Problem details :: Return nothing but the lines from the line containing "With respect to" through the last line of the records, reproduced exactly.

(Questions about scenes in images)

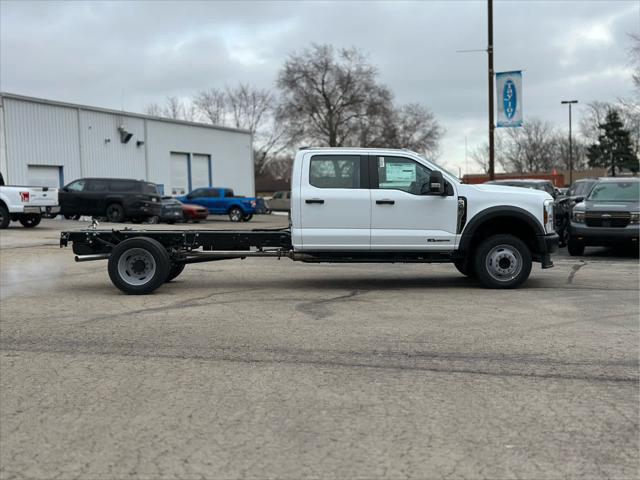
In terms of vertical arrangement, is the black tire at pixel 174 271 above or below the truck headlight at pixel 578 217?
below

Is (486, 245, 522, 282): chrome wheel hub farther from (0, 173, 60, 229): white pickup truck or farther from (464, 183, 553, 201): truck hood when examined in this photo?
(0, 173, 60, 229): white pickup truck

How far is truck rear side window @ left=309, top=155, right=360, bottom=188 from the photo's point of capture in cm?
980

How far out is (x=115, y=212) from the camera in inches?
1037

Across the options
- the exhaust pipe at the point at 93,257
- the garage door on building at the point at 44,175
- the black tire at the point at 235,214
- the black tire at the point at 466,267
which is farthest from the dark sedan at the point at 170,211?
the black tire at the point at 466,267

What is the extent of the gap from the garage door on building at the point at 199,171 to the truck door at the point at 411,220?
35738mm

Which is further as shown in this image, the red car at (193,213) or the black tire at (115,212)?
the red car at (193,213)

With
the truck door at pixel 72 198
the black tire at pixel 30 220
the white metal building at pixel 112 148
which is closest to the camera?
the black tire at pixel 30 220

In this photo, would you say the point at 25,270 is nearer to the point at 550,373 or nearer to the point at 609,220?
the point at 550,373

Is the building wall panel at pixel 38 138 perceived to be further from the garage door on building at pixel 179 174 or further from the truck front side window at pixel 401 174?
the truck front side window at pixel 401 174

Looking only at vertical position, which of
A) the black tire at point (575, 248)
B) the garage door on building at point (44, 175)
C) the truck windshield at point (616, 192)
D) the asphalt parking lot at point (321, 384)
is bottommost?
the asphalt parking lot at point (321, 384)

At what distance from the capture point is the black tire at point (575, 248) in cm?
1496

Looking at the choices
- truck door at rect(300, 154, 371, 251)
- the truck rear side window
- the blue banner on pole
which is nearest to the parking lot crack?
truck door at rect(300, 154, 371, 251)

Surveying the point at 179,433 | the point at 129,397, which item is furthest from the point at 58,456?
the point at 129,397

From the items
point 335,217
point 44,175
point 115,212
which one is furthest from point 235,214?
point 335,217
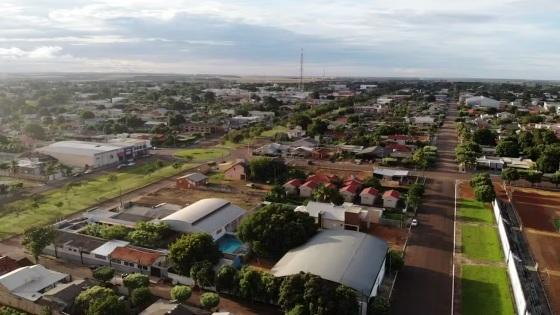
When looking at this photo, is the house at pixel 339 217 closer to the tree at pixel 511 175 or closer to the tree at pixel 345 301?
the tree at pixel 345 301

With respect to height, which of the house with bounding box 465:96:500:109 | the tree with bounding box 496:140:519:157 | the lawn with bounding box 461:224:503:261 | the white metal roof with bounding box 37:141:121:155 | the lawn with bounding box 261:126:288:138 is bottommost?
the lawn with bounding box 461:224:503:261

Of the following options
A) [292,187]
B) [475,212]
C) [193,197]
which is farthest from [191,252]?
[475,212]

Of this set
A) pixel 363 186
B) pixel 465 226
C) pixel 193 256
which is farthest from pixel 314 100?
pixel 193 256

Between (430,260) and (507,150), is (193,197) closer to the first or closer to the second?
(430,260)

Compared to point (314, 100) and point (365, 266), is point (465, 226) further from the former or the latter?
point (314, 100)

Exercise output ::
With respect to height, which of the house with bounding box 465:96:500:109 | the tree with bounding box 496:140:519:157 | the lawn with bounding box 461:224:503:261 | the white metal roof with bounding box 37:141:121:155 | the lawn with bounding box 261:126:288:138 is bottommost?
the lawn with bounding box 461:224:503:261

Of the following options
A) [292,187]
B) [475,212]
C) [193,197]
which is farthest from [191,252]?
[475,212]

Of this set
A) pixel 363 186
B) pixel 465 226
C) pixel 193 256
which is farthest from pixel 314 100?
pixel 193 256

Between (430,260) and (507,150), is (193,197) closer to the first or closer to the second?
(430,260)

Compared to point (314, 100) and point (365, 266), is point (465, 226) further from the former or the latter?
point (314, 100)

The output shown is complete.